--- Material to process ---

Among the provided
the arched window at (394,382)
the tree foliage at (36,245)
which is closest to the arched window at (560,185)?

---
--- Material to process ---

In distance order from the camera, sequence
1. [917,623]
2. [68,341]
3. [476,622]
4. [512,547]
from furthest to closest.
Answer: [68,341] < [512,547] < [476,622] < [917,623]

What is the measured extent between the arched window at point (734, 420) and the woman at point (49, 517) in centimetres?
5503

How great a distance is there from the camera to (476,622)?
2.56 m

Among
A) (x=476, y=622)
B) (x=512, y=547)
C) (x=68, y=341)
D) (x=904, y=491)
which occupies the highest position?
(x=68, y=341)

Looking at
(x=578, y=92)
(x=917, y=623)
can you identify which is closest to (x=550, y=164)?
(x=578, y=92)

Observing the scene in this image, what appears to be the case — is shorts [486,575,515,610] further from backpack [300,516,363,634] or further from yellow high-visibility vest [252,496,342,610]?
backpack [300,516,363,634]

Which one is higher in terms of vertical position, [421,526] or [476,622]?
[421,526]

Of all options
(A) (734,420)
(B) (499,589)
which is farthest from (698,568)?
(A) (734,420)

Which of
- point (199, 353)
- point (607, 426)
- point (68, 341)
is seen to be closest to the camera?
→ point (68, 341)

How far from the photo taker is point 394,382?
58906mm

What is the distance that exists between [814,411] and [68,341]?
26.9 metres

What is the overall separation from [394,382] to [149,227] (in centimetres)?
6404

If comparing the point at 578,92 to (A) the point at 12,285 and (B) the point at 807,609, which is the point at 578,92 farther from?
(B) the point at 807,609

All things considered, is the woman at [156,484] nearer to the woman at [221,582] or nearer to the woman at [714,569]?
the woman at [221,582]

---
--- Material to process ---

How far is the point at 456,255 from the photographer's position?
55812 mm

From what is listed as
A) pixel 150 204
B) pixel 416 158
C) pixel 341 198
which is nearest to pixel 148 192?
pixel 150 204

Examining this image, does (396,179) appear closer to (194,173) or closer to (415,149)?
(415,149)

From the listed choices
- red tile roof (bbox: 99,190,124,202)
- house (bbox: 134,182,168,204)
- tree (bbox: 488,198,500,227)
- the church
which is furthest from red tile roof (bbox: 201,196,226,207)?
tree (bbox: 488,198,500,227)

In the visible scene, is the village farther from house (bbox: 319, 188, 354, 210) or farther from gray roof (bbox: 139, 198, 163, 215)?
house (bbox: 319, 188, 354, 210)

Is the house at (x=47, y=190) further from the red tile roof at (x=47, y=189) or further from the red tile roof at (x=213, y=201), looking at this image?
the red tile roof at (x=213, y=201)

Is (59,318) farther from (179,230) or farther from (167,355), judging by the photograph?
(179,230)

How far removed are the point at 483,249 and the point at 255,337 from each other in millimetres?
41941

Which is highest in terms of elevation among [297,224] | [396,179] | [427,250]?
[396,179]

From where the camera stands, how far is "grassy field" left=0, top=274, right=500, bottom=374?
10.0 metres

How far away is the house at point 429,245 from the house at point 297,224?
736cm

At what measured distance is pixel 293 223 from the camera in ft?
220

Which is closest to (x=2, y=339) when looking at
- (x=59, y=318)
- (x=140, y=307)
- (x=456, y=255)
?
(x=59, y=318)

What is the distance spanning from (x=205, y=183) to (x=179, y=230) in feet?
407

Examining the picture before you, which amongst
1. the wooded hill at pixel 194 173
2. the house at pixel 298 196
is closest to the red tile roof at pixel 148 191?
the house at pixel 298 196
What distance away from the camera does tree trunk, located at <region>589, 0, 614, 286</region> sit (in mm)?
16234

---

To be done
Copy out everything from the line containing "Among the provided" down to the line containing "which is closest to the", keeping each line as it stands.

Response to this task
Among the provided
the arched window at (394,382)
the tree foliage at (36,245)
which is closest to the arched window at (560,185)?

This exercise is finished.